Department of Women's and Children's Health, Karolinska Institutet, Stockholm, Sweden.
Scand J Immunol. 2010 Sep;72(3):205-12. doi: 10.1111/j.1365-3083.2010.02434.x.
Foetal echocardiographic ultrasound techniques still remain the dominating modality for diagnosing foetal atrioventricular block (AVB). Foetal electrocardiography might become a valuable tool to measure time intervals, but magnetocardiography is unlikely to get a place in clinical practice. Assuming that AVB is a gradually progressing and preventable disease, starting during a critical period in mid-gestation with a less abnormal atrioventricular conduction before progressing to a complete irreversible AVB (CAVB), echocardiographic methods to detect first-degree AVB have been developed. The time intervals obtained with these techniques are all based on the identification of mechanical or hemodynamic events as markers of atrial (A) and ventricular (V) depolarizations and will accordingly include both electrical and mechanical components.

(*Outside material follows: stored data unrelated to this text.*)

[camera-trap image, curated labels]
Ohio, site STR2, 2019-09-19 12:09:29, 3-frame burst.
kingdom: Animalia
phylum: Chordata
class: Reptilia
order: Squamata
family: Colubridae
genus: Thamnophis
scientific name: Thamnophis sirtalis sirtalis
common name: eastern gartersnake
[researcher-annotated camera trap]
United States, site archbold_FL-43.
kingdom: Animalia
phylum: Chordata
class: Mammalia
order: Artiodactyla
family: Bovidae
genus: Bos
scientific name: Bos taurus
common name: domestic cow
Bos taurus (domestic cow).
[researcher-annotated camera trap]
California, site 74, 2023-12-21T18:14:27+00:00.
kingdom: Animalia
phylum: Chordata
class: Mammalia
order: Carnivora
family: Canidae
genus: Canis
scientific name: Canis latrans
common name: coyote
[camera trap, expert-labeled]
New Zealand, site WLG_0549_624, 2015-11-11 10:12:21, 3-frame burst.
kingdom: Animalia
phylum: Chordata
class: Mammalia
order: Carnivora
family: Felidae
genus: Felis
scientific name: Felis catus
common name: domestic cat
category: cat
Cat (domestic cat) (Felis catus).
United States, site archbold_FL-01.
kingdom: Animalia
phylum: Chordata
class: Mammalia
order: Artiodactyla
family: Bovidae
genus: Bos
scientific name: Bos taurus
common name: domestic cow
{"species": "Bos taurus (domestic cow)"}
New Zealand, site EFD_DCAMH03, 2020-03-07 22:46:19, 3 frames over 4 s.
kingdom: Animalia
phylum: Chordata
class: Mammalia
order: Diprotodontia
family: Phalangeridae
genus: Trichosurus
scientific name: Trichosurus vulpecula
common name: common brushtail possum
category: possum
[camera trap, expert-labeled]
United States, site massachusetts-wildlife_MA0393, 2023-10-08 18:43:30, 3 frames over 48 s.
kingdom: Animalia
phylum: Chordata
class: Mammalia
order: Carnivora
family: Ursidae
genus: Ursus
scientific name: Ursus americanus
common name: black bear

Prospective observational studies have demonstrated a transient prolongation of AV time intervals in anti-Ro/SSA antibody-exposed foetuses, but it has not succeeded to identify a degree of AV time prolongation predicting irreversible cardiac damage and progression to CAVB. Causes of sustained bradycardia include CAVB, 2:1 AVB, sinus bradycardia and blocked atrial bigeminy (BAB). Using foetal echocardiographic techniques and a systematic approach, a correct diagnosis can be made in almost every case. Sinus bradycardia and CAVB are usually easy to diagnose, but BAB has a tendency to be sustained and shows a high degree of resemblance with 2:1 AVB when diagnosed during mid-gestational. As BAB resolves without treatment and 2:1 AVB may respond to treatment with fluorinated steroids, a correct diagnosis becomes an issue of major importance to avoid unnecessary treatment of harmless and spontaneously reversing conditions.
胎儿超声心动图技术仍然是诊断胎儿房室传导阻滞(AVB)的主要方法。胎儿心电图可能成为测量时间间隔的有用工具,但磁心电图不太可能在临床实践中得到应用。假设 AVB 是一种逐渐进展且可预防的疾病,在妊娠中期的关键时期开始,房室传导在进展为完全不可逆的 AVB(CAVB)之前逐渐异常,已经开发出用于检测一度 AVB 的超声心动图方法。这些技术获得的时间间隔均基于将机械或血液动力学事件识别为心房(A)和心室(V)去极化的标记,因此将包括电和机械成分。前瞻性观察性研究表明,抗 Ro/SSA 抗体暴露的胎儿存在 AV 时间间隔的短暂延长,但未能确定预测不可逆心脏损伤和进展为 CAVB 的 AV 时间延长程度。持续性心动过缓的原因包括 CAVB、2:1 AVB、窦性心动过缓和阻滞性房性二联律(BAB)。使用胎儿超声心动图技术和系统方法,几乎可以在每种情况下做出正确的诊断。窦性心动过缓和 CAVB 通常易于诊断,但 BAB 有持续的趋势,在妊娠中期诊断时与 2:1 AVB 高度相似。由于 BAB 无需治疗即可缓解,而 2:1 AVB 可能对氟皮质类固醇治疗有反应,因此正确的诊断对于避免对无害且自发逆转的情况进行不必要的治疗变得非常重要。